La popularización de la televisión permitió un grado de dispersión de los mensajes políticos sin precedentes, que integrados a una red de medios –radio, cine, carteles– daba una gigantesca capacidad de instalación de ideas, imágenes, frases, valores, en suma, discursos, muchas veces perfectamente delimitados y funcionalizados.

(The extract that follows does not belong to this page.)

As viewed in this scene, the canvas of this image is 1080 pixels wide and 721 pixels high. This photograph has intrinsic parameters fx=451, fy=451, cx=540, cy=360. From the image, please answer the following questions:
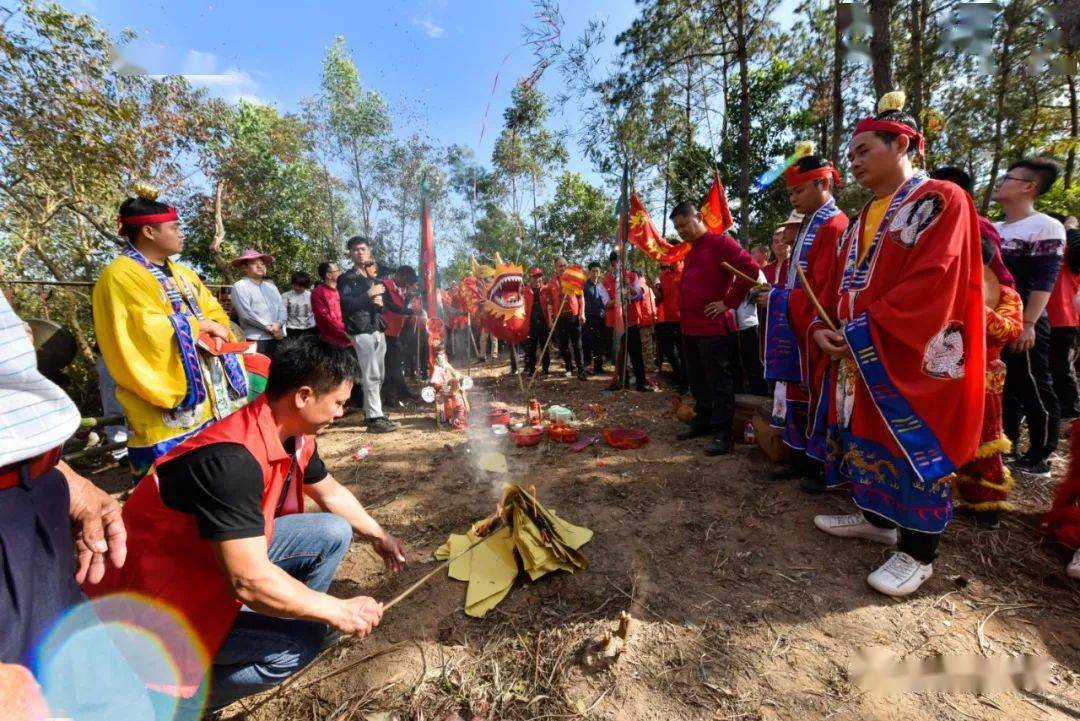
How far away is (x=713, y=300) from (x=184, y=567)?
396cm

A eso bien podemos sumar la incuestionable capacidad de dispersión e impacto de las redes sociodigitales, pero es al menos insuficiente suponer que el auge de las derechas y la neorreacción contemporáneas se deba sólo a su incidencia social por estos medios. No cabe duda de que la espectacularización de la política tiene un enorme rendimiento e impacta en las tendencias electorales, pero no es razón suficiente para explicar a las derechas y sus triunfos o derrotas. Es grotesca, simplificadora y síntoma de una profunda despolitización de ciertos sectores de la vida pública, pero pareciera que ella es más bien un resultado y no la causa última. Tal como lo pensó Guy Debord, la espectacularización de la sociedad, al estilo de un programa televisivo, tiene más que ver con la expansión del capitalismo y la enajenación social que le es constitutiva, que con la pericia de unos programadores con inaudita injerencia psicológica. Es la alteración del trabajo para plena explotación y la acumulación del valor lo que subordina nuestro cuerpo, tiempo libre, deseo, o el cambio de nuestra relación con los otros y con el entorno. Y son los efectos sociales de esas determinaciones lo que da cuenta de un tipo de disposición a la espectacularización.

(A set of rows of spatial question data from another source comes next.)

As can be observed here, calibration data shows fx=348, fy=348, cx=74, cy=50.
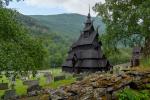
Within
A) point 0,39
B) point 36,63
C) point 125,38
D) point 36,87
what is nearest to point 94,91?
point 36,87

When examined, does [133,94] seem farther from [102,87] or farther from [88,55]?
[88,55]

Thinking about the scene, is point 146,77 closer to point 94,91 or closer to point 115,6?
point 94,91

Esto nos puede explicar, en parte, porque en México, hasta el momento, a pesar de los denodados esfuerzos, las grandes sumas invertidas y el alto impacto mediático, las derechas no alcanzan a hacer suelo. Ello no garantiza que no lo logren en el futuro, pero pensarlo nos sirve para recordar que, a diferencia de los ideólogos de derechas al estilo de Agustín Laje, nuestra batalla no es sólo cultural, pues como nos enseña una lectura radical de Gramsci, la transformación cultural tiene sentido porque es al mismo tiempo política. No peleamos sólo por instalar otras narrativas u otras formas del discurso, en la izquierda peleamos por transformar las sociedades hacia un destino justo, igualitario y de libertad para todos, lo que supone otros valores y visión de mundo. Por ello, lo nuestro no es el espectáculo, sino la cultura, es decir, el cultivo crítico de la propia identidad y no la repetición de eslóganes. Contra la espectacularización, nuestra batalla es por transformar la sociedad y no sólo por interpretarla de distintas maneras.